By | Published on Tuesday 1 August 2017

Spinrilla

The US record industry is trying to bulldoze Spinrilla’s safe harbour. Can you bulldoze a harbour? That’s the question, isn’t it? The bulldozer would get wet I suppose. Is that a deal breaker? I tried Googling “can you bulldoze a harbour?” because, you know, Google is meant to answer everything. No answer my friend. Bring back Ask Jeeves I say.

Anyway, Spinrilla is the hop hop mixtape sharing app that was sued for copyright infringement by the record companies back in February. The mixtape set-up quickly hit back the following month arguing that [a] it employed the Audible Magic rights management technology on its platform that the record industry had requested it use; [b] the labels now suing it had in the past lobbied for their music to be promoted on the service; and [c] safe harbour, safe harbour, safe harbour, safe harbour.
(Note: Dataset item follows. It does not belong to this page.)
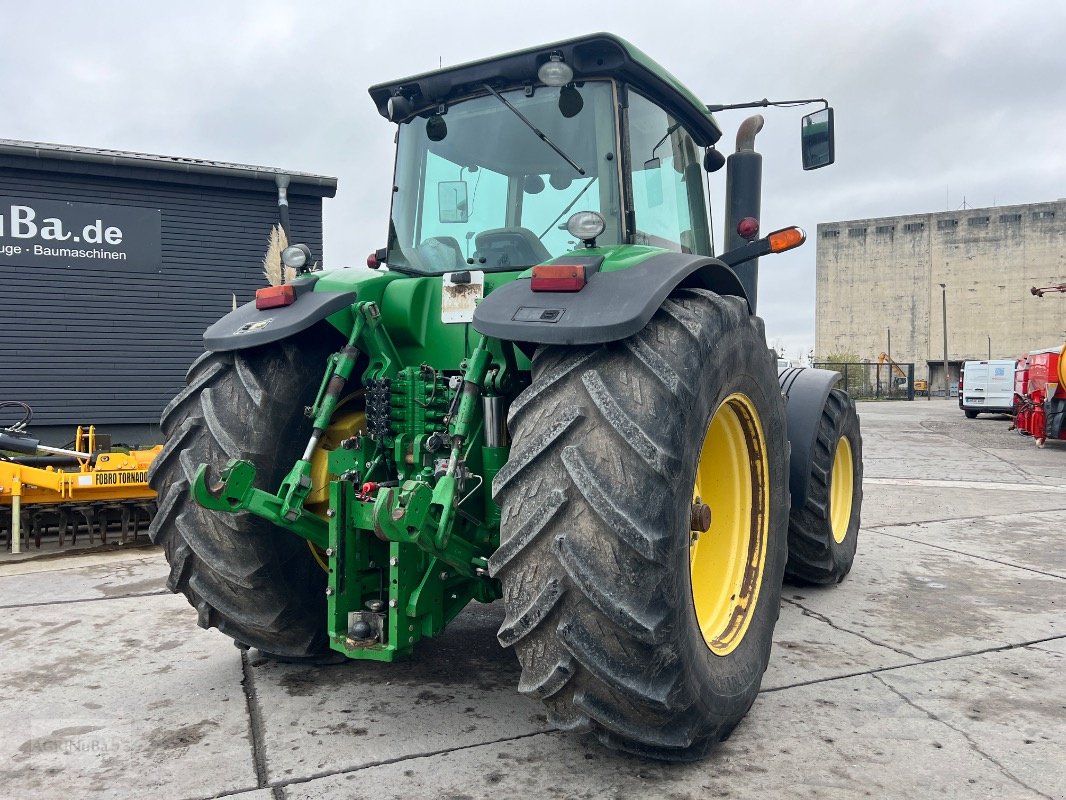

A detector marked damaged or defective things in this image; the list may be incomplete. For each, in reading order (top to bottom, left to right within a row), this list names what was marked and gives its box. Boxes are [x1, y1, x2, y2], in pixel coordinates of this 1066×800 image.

cracked concrete ground [2, 401, 1066, 800]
The safe harbour, of course, is the much talked about (in music circles) bit of law that says that internet companies can’t be held liable if their users use their servers or networks to infringe copyright, providing said internet companies have a system in place via which rights owners can remove infringing content. Spinrilla argues it is compliant with the safe harbour that is set out in America’s Digital Millennium Copyright Act.

But not so, says the Recording Industry Association Of America in a new filing with the court. The record industry trade group reckons it’s found at least two technicalities which mean that Spinrilla does not qualify for safe harbour protection. So bring on the bulldozers.

“Defendants have not registered a designated DMCA agent with the Copyright Office and have not adopted, communicated, or reasonably implemented a policy that prevents repeat infringement”, says the RIAA in its new filing. And both of those things are necessary to employ the safe harbour. “Either of these undisputed facts alone renders defendants ineligible for the protections of the DMCA”, the labels group adds.

Honing in on the repeat infringer issue, something that was at the heart of the last big safe harbour case in the US when BMG successfully sued internet service provider Cox Communications, the RIAA’s court filing goes on: “[One user] uploaded a new mixtape each week for over 80 consecutive weeks, each containing sound recordings that the RIAA identified to Spinrilla as infringing, including recordings by such well-known major label artists as Bruno Mars, The Weeknd, Missy Elliott, Common and Ludacris”.

Did Spinrilla do anything about that user and their repeat infringing. No, it did not, the RIAA reckons. Meaning the defendant doesn’t have safe harbour protection, despite that being the core of their defence. It is now to be seen whether the court concurs.